▶ PROMPT 1:
Locate every line in the records that contains the word "Reply", and copy each of those lines.

Dancing with the Local Stars reaches for the moon

Click here for our photo gallery of this event.

If you didn’t know it already, Ernie Kranias won this thing ten years ago.

Jeremy Lusk

The owner/operator of Ernie’s Texas Lunch had the audience laughing in anticipation of his running punchline throughout the first round of the “Dancing with the Local Stars” competition Friday night at the Gettysburg Majestic Theater.

The whimsical judge’s description of the dancer’s movements was hilarious as well. It’s easy to see why he is a Gettysburg treasure.

“Dancing with the Local Stars” is becoming the hot ticket of the year, according to Jeffrey Gable, another of the night’s three judges. The power of the vote was in the hands of the audience, so the judges seemed to relax and offer great commentary and encouragement to the highly creative and artistically costumed competitors.  

The third judge was the stunning Dawn Glass who offered the audience a professional dancer’s view of just how amazing these local competitors are. Glass was able to tell us that what Gettysburg Area High School principal Jeremy Lusk was doing so effortlessly was called a “coffee grinder.” If you weren’t there, try to picture what that might have looked like.

▶ PROMPT 2:
Condense the paragraph of the dance competition article that begins "The third judge was the stunning Dawn Glass" into a shorter version that preserves its main facts.

▶ EXTRACTED MATERIAL:

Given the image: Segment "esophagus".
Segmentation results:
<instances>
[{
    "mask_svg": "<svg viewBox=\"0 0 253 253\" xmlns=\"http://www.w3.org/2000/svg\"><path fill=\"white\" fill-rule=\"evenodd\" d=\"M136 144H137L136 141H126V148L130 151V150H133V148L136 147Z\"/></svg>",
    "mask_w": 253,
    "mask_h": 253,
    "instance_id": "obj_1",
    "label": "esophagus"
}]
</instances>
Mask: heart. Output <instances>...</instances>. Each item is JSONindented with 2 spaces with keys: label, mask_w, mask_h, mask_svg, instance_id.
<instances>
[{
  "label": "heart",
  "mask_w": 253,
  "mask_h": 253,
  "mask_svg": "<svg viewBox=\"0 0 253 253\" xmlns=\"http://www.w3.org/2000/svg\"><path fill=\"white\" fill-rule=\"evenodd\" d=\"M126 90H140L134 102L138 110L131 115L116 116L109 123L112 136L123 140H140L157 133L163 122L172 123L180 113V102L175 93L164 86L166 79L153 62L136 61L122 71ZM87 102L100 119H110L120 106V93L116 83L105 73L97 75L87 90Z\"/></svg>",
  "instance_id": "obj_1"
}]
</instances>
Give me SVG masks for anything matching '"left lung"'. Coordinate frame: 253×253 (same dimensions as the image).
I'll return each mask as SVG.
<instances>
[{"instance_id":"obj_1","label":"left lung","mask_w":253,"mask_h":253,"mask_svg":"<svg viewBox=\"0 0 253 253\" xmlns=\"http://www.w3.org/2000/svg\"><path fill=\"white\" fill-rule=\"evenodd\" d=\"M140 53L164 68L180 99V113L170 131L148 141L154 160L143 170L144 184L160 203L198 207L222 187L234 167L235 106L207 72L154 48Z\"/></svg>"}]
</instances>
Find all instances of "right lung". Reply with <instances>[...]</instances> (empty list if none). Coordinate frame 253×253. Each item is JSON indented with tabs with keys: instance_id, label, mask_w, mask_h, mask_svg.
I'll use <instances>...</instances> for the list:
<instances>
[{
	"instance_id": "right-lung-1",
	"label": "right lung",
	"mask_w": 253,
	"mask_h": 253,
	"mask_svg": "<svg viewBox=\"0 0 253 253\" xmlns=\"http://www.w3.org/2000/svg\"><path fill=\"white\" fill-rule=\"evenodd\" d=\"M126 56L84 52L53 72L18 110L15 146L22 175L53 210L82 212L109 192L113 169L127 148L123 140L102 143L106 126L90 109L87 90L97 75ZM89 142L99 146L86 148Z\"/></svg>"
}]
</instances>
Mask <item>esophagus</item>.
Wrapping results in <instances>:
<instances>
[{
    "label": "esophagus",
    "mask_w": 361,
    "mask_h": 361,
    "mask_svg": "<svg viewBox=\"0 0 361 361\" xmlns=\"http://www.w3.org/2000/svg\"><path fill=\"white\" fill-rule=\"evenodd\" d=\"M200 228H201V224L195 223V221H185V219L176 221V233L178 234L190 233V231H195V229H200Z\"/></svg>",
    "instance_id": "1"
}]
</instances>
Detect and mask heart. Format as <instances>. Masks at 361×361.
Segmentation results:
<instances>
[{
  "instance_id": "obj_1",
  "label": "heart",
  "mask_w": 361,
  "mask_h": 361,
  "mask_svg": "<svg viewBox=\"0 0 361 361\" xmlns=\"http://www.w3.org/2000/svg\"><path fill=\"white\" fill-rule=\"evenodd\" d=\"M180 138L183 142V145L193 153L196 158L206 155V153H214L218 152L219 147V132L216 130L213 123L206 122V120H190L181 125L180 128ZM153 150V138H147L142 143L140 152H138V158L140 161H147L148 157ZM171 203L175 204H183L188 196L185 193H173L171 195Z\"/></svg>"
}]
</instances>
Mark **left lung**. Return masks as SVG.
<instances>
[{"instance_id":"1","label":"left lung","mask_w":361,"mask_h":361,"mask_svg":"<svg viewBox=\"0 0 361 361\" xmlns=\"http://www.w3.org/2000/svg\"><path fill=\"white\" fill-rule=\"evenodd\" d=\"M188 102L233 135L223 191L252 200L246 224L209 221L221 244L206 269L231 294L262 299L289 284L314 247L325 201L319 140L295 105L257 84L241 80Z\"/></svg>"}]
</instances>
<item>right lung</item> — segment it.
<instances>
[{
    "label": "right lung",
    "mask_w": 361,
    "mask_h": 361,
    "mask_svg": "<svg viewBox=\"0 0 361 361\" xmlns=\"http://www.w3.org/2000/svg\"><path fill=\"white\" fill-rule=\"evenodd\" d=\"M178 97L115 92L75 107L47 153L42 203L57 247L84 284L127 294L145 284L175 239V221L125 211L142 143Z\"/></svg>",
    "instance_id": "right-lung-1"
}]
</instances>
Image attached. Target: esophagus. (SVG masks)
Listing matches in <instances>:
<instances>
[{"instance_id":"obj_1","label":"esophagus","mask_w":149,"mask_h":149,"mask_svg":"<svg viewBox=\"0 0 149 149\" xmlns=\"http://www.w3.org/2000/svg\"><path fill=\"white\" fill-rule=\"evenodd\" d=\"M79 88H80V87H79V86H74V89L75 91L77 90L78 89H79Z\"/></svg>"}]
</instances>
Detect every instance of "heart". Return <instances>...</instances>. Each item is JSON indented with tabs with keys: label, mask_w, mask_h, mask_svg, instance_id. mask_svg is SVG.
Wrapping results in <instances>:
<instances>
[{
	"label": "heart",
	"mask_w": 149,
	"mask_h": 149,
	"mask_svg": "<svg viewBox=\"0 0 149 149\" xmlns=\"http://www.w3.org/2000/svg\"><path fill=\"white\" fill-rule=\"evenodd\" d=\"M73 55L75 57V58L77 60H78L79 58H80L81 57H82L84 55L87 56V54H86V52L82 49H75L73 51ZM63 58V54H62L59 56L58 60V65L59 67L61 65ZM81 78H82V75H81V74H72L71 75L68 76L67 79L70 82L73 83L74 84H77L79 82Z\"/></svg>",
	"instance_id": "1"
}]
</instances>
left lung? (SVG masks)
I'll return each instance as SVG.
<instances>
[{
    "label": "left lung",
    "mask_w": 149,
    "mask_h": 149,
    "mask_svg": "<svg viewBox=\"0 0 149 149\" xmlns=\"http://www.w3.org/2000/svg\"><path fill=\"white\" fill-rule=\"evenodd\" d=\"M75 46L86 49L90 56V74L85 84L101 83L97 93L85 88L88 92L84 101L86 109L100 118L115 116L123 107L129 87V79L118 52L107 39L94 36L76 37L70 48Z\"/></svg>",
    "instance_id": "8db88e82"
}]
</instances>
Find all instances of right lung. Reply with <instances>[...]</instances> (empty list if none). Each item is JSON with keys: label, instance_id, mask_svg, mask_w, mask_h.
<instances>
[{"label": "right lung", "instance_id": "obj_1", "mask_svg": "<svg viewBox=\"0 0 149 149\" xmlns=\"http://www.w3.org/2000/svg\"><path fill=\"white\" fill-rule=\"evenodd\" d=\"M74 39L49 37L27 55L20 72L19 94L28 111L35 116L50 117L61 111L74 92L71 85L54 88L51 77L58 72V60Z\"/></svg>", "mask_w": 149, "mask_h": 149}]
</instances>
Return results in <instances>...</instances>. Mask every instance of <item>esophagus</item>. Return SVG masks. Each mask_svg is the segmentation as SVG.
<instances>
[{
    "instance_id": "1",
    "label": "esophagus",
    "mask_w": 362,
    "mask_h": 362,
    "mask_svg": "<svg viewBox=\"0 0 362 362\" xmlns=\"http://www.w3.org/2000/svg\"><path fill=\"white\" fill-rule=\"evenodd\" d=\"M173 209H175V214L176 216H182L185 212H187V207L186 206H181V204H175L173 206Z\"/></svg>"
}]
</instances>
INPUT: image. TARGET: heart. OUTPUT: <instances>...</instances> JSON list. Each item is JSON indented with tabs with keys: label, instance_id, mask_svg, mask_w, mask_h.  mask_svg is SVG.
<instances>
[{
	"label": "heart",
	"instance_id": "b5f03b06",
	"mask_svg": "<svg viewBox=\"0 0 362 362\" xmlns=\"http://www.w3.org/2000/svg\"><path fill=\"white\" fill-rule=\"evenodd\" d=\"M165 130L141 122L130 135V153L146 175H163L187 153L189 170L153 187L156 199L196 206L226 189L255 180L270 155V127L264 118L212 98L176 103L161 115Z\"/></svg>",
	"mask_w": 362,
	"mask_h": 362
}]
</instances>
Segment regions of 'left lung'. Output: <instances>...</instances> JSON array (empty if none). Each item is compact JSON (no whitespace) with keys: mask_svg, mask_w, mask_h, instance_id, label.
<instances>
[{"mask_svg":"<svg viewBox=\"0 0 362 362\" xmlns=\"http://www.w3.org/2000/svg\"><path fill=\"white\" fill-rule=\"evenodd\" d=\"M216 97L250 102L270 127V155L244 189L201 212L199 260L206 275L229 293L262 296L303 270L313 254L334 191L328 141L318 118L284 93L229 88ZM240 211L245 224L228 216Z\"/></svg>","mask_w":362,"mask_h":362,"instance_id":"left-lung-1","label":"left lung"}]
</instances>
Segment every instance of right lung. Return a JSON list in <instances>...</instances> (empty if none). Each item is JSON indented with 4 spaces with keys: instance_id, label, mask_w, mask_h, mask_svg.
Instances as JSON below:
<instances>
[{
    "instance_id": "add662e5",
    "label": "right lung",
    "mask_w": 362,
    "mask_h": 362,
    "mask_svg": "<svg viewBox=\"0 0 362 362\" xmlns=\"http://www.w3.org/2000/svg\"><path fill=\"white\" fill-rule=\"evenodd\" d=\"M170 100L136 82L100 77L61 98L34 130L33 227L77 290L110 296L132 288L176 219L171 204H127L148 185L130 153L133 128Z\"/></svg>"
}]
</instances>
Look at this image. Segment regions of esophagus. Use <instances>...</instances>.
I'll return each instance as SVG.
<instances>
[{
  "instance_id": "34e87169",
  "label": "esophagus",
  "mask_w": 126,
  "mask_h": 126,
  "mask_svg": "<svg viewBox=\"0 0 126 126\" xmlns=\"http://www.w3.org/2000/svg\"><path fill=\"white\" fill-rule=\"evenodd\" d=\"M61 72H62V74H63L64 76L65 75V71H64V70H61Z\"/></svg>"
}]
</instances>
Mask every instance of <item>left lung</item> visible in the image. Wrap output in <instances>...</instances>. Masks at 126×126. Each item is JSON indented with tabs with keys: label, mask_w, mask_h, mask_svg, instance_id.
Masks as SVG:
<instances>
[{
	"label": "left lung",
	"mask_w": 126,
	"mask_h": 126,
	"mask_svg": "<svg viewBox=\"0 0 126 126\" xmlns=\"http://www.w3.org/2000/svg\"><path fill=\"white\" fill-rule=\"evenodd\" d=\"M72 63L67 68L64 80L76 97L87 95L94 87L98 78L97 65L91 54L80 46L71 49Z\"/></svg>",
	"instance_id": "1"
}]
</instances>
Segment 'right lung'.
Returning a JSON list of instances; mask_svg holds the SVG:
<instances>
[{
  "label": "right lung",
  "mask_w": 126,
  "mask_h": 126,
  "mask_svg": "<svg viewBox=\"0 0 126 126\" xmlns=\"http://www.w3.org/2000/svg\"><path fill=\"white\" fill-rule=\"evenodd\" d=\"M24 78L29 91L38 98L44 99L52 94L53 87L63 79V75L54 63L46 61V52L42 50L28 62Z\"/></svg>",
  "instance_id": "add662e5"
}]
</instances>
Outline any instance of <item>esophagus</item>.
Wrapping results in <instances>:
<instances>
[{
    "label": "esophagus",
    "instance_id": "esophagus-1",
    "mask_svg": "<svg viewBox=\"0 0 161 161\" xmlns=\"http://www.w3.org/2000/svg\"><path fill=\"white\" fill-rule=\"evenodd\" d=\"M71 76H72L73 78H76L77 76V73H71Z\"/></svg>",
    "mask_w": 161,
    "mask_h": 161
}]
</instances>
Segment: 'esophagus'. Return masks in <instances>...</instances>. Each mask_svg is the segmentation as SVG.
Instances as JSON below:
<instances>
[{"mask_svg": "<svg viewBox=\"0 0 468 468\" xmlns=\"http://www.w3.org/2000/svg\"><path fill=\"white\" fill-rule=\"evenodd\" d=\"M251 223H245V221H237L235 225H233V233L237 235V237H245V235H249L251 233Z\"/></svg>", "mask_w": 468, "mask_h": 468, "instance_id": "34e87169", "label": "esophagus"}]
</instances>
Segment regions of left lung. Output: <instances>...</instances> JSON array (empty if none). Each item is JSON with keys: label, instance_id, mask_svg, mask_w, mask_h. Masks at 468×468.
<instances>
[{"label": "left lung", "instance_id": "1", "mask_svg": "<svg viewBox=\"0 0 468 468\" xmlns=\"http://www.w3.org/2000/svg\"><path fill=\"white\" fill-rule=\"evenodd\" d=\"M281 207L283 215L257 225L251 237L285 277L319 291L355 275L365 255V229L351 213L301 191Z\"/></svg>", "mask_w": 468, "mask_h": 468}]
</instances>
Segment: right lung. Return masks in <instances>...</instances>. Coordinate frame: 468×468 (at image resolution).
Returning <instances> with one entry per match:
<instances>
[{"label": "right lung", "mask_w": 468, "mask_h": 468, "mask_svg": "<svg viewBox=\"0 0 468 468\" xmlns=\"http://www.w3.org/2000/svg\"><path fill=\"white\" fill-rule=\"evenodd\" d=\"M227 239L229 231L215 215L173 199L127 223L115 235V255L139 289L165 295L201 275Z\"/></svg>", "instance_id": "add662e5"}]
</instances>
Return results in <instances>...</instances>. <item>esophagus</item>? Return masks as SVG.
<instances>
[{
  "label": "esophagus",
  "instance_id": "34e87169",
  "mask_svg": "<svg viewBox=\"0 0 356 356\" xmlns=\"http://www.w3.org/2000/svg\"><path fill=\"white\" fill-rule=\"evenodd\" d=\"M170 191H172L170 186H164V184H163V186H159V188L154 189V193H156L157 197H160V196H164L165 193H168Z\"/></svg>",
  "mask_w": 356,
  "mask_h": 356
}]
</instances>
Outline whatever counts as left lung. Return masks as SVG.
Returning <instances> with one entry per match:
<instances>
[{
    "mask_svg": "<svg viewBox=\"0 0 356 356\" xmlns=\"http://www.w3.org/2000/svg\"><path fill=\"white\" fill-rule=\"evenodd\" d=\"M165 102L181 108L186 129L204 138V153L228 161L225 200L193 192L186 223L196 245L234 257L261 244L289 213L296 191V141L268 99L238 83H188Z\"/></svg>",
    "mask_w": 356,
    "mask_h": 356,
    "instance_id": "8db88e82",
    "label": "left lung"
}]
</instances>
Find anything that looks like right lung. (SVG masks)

▶ EXPECTED OUTPUT 1:
Find all instances of "right lung". Reply with <instances>[...]</instances> (empty list if none). Coordinate frame 253×253. Each item is JSON indented with tabs with keys: instance_id, label, mask_w, mask_h, mask_svg.
Find all instances of right lung. Reply with <instances>[...]</instances> (empty list if none). Each item is JSON with keys: label, instance_id, mask_svg, mask_w, mask_h.

▶ EXPECTED OUTPUT 2:
Dawn Glass, the third judge, gave the audience a professional dancer's view of how impressive the local competitors were. She explained that the move Gettysburg Area High School principal Jeremy Lusk performed so effortlessly was called a "coffee grinder."